Dataset items
........
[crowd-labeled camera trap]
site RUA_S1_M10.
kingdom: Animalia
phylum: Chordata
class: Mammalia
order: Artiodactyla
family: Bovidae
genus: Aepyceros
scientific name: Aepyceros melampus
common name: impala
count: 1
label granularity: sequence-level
........
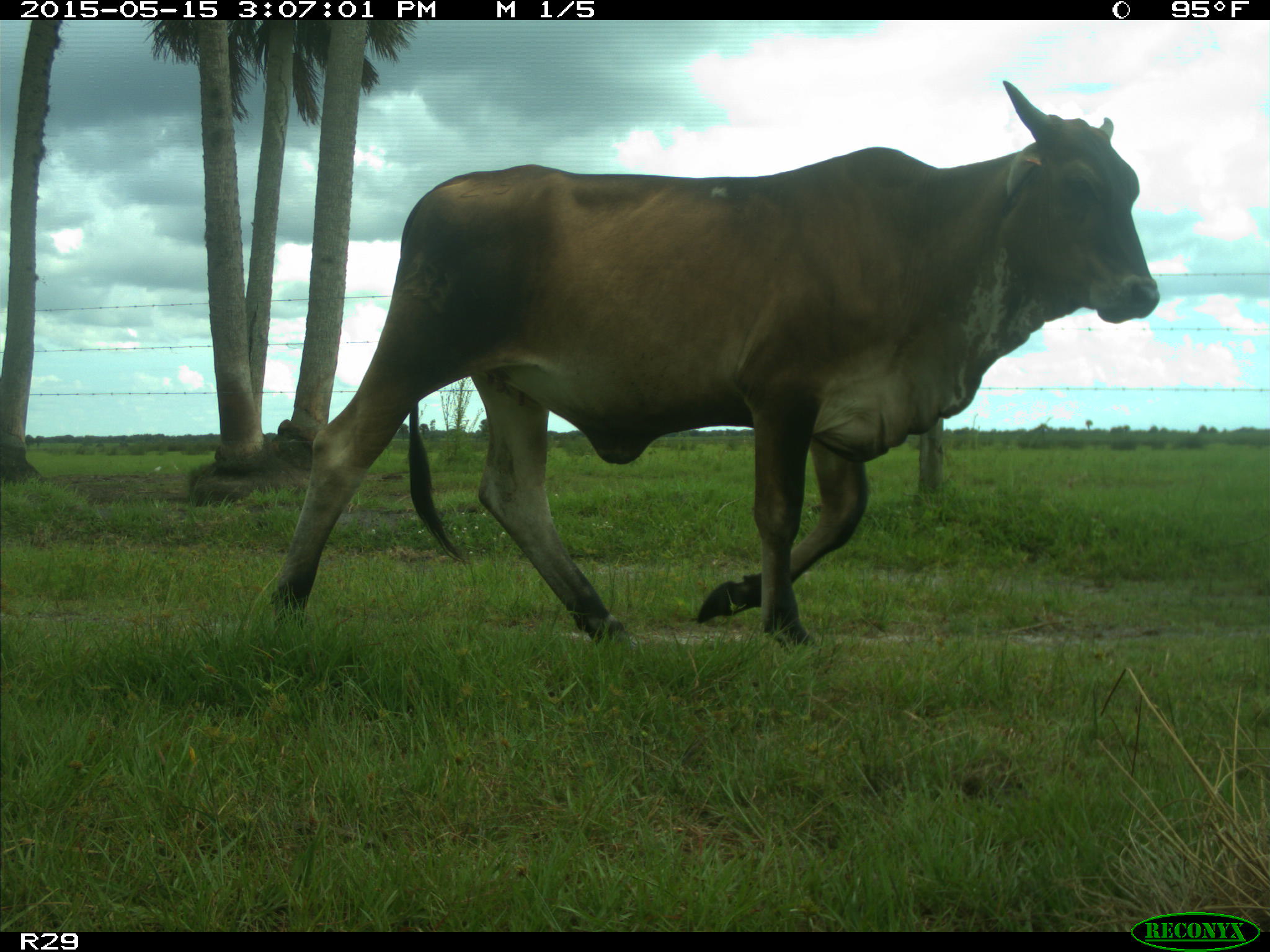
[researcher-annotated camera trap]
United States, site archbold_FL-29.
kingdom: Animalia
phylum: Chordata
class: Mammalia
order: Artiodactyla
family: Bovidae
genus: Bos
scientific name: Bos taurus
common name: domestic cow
........
What the task requires:
For this exercise, output exactly the lines above from the line with "United States, site archbold_FL-29." to the line with "common name: domestic cow", counting both, and leave out the rest.

Exercise answer:
United States, site archbold_FL-29.
kingdom: Animalia
phylum: Chordata
class: Mammalia
order: Artiodactyla
family: Bovidae
genus: Bos
scientific name: Bos taurus
common name: domestic cow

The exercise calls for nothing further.